* **Text under study**

With the post production phase of Justice Is Mind moving along according to schedule, my job now, in addition to managing the entire post production phase (yes, still directing!), has turned to marketing and distribution. Most independent filmmakers don’t have these departments, so what we rely on are trusted sources and contacts inside the industry and our own real world work experience. But in the end, as President Truman made famous, “The buck stops here.” When producing a film, every buck counts. And quite of few of those bucks go to film festival submission fees.

* **Assignment 1**
List every responsibility the writer says they are currently handling in the passage about post production on Justice Is Mind.
* **Assignment 2**
Extend the passage about post production on Justice Is Mind, picking up right after its final sentence.
The material after this point is separate from the passage about Justice Is Mind.

* **Extracted data**

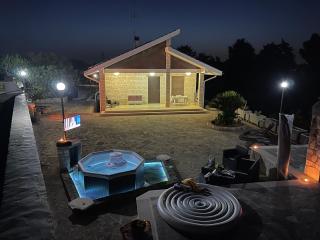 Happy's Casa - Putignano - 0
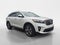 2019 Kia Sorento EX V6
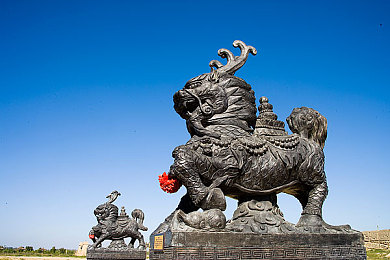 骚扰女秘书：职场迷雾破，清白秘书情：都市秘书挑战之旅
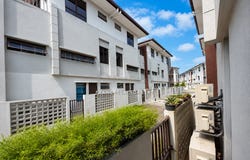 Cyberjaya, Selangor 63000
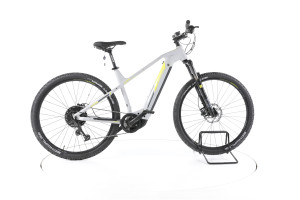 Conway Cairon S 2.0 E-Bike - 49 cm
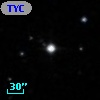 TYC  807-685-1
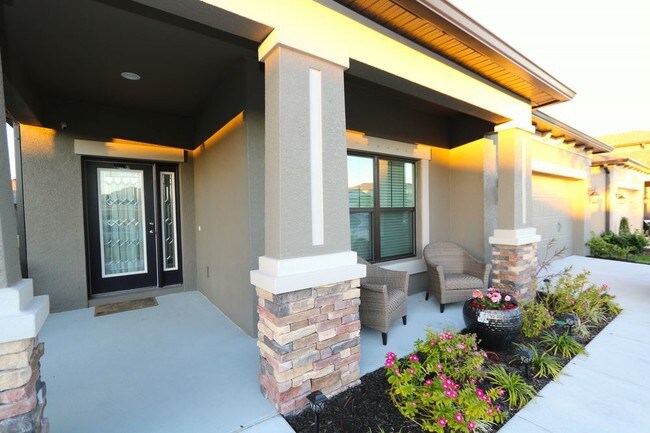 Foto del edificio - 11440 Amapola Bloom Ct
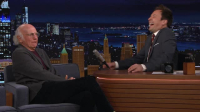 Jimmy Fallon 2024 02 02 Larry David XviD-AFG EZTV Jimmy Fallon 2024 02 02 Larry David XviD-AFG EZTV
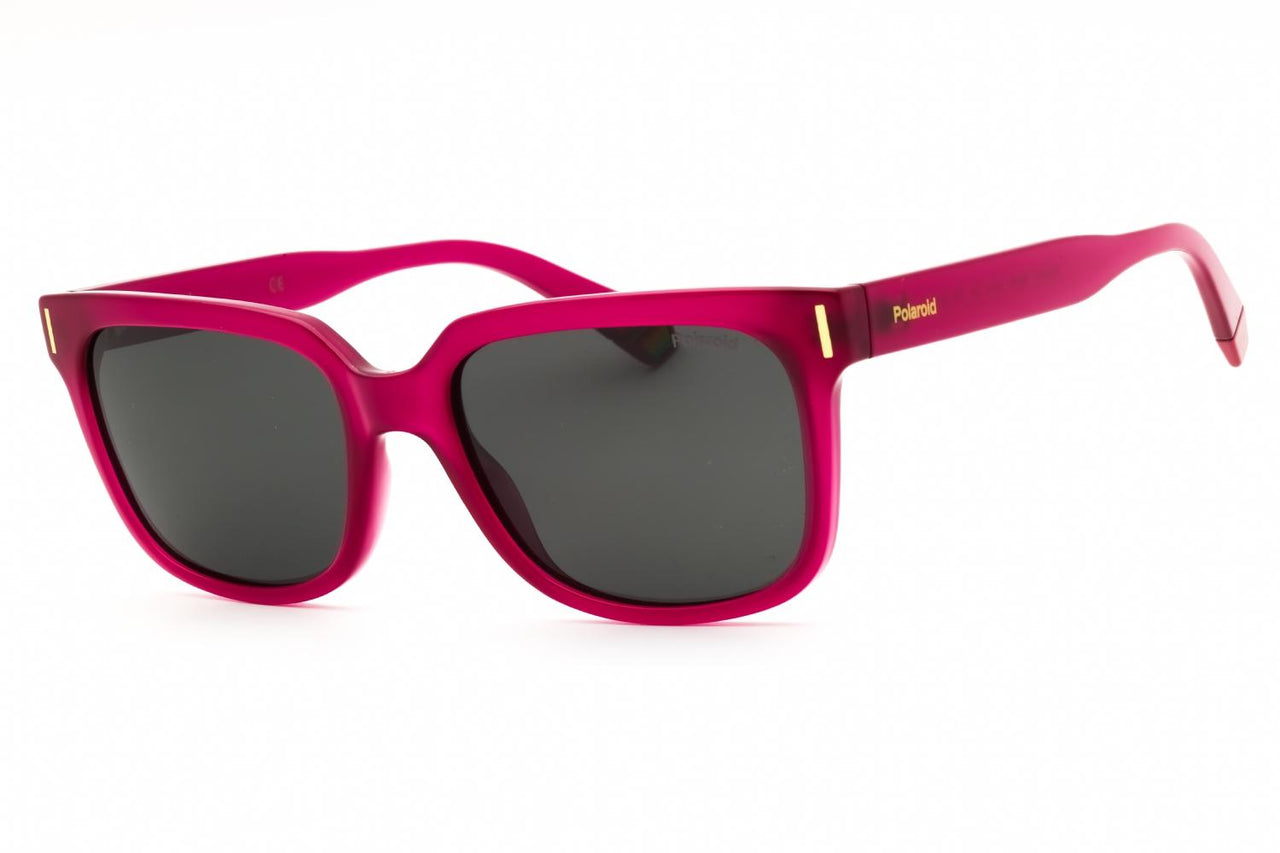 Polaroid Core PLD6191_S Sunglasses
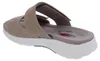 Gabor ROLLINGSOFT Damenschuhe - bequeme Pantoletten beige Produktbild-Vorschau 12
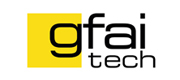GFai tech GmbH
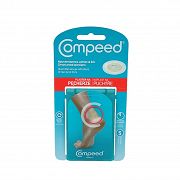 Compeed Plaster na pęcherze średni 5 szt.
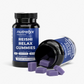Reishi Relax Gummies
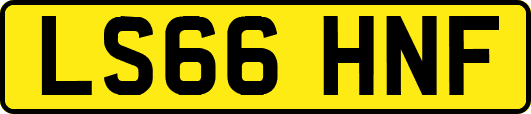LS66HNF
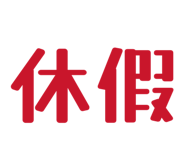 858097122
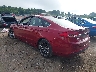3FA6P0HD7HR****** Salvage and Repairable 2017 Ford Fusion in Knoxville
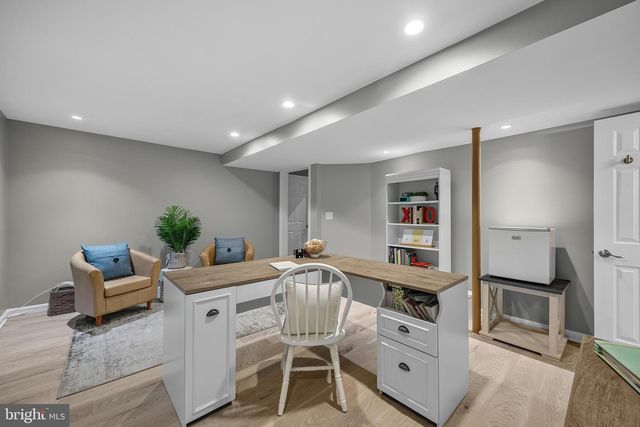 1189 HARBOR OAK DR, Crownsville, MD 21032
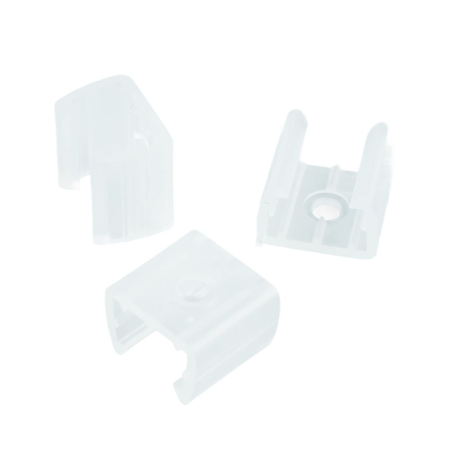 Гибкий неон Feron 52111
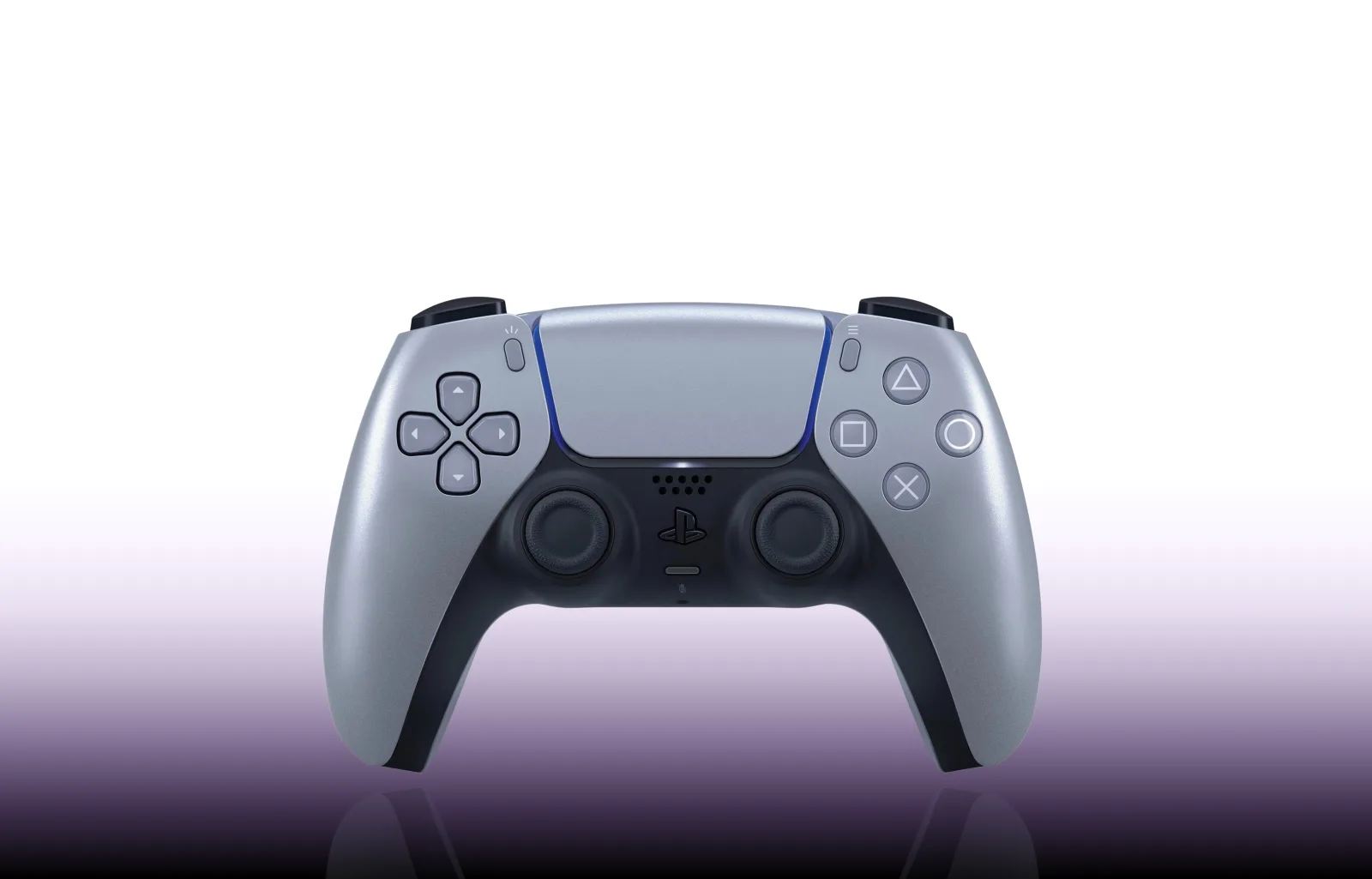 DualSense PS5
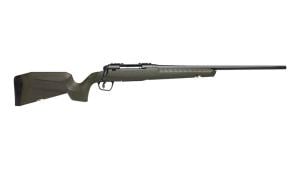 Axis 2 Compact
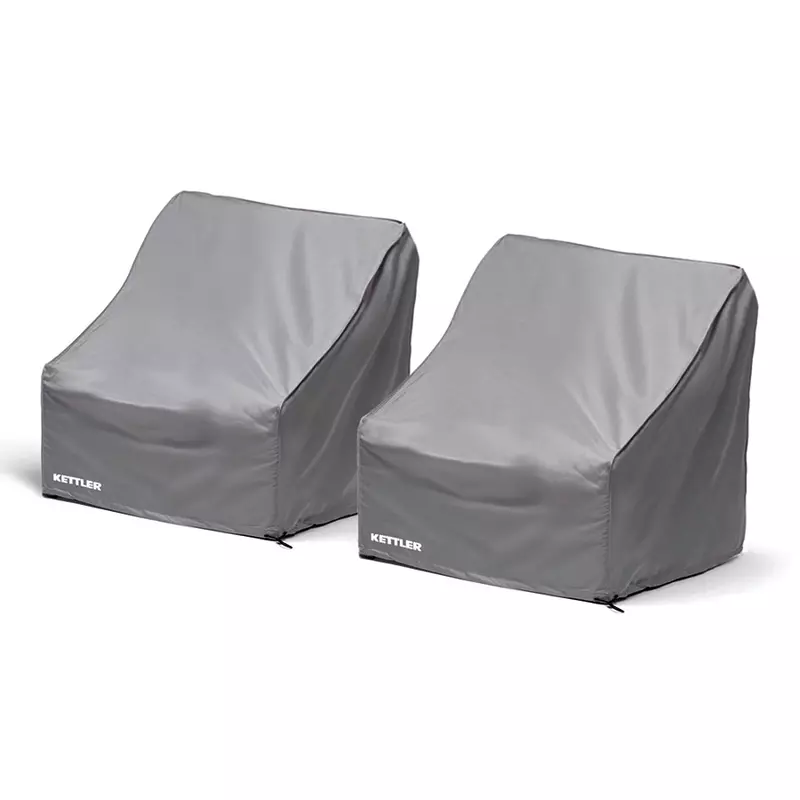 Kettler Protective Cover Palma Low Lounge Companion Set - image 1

* **Written response 1**
Managing the entire post production phase, directing, marketing, and distribution.

* **Written response 2**
The film festival market is as mysterious as it is rewarding. Yes, I have a list of festivals I’m submitting Justice to. Some have “final” deadlines that come well before our completion date so we will be submitting as a “work in progress”. But others thankfully fall generally in line with our July 1 completion date. But like I did in magazine publishing I also do in filmmaking, I really don’t like what I call “rules of market”. There is this rule, even though it seems to be unwritten, that films should first be submitted to festivals to see what happens. Sure, I’ll just wait and wait and wait for a decision while my film could be losing momentum. Seriously, I was part of a feature film project as an actor a couple of years ago and the entire distribution strategy was getting into film festivals. I couldn’t believe it. There was never a plan B. The problem with that strategy is that if you don’t get into festivals (particularly the buyers markets) you can find yourself with many missed months of “buck making” opportunities for your film.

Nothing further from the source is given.